Uma alimentação saudável à base de plantas pode estar associada a um menor risco de desenvolver Alzheimer e outras demências, segundo um estudo publicado na revista Neurology. A pesquisa acompanhou quase 93 mil adultos ao longo de mais de uma década, com idade média de 59 anos, avaliando padrões alimentares e saúde cognitiva.
Os investigadores distinguiram três padrões: dieta global de base vegetal, dieta saudável rica em alimentos integrais e uma dieta menos saudável com elevado consumo de produtos processados. Ao longo de 11 anos, 21.478 participantes desenvolveram Alzheimer ou outra demência.

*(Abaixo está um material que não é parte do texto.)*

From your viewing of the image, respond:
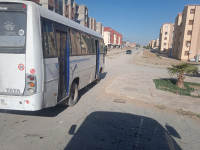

O risco de demência foi menor entre quem consumia mais alimentos de origem vegetal. Contudo, a qualidade da alimentação foi determinante: a dieta vegetal mais saudável associou-se a 7% de redução do risco, enquanto a dieta vegetal menos saudável esteve ligada a 6% de aumento do risco.
Mudanças na alimentação ao longo da vida também influenciam o risco. Num subgrupo de 45.065 participantes, 8.360 desenvolveram demência. Quem passou a adotar mais alimentos vegetais pouco saudáveis registou 25% de aumento no risco, enquanto quem melhorou a dieta viu o risco reduzir 11%.
Os autores destacam que o estudo é observacional e não prova causalidade. A autorreferência dos questionários pode introduzir imprecisões, pois os participantes podem não recordar com exatidão o que comem. Ainda assim, a amostra muito ampla e o seguimento longo reforçam as conclusões.
Os resultados alinham-se a evidências anteriores sobre dietas como a mediterrânica e a MIND, que privilegiam alimentos integrais e pouco processados. Especialistas sublinham a importância de considerar fatores como atividade física, escolaridade e estilo de vida ao interpretar os dados.